I maid up this (key) word because as a matter of fact, we, French speaking people, do have to crawl down many screens to find French content. For genuine French words, it is not a problem, but with personal name - popular in both English and French sphere - it becomes hard to retreive French pages about such "shared personality".

"QuiEst" is a tag. I'm having hard time finding quick bio on people I met, I read or have been reading about. Google's "Define:" does list only english definition. I need French ones. Here comes the power of "QuiEst".

As an example, by writing a French post about, let say, John Lennon, titled "QuiEst John Lennon", it should now pop up in the first search engine return page (SERP) if you google it. For this very example, we might have, after a while, a whole bunch of such "QuiEst" posts. Thanks to Google's power, the best ranked will stay in the first screen anyway.

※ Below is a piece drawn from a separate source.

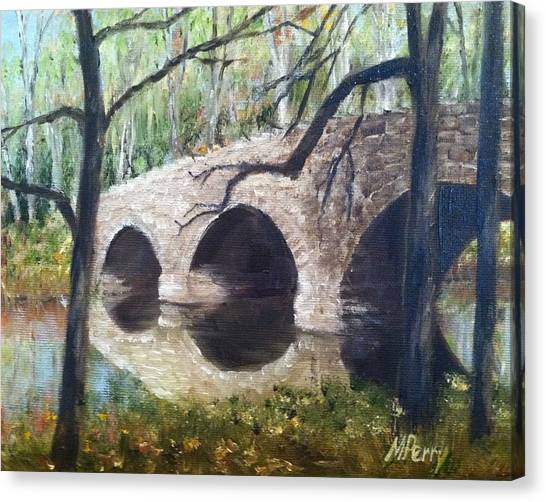 Bridge Over The Perkiomen Canvas Print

Lucas already tried this. Google him with QuiEst Lucas Gonze. You should find his comment about my initiative.

It is what I call a (useful) meme or a (friendly) Google bomb. It is part "wikipedia collaboration spirit", part decentralized Google's "Define:" feature.

Every language can do it, as long as the tag word doesn't exist in another language. In fact any combinaison of letters can be used. A meaningful one seems better to create a meme-like effect and become a decentralized standard using remote power from Google...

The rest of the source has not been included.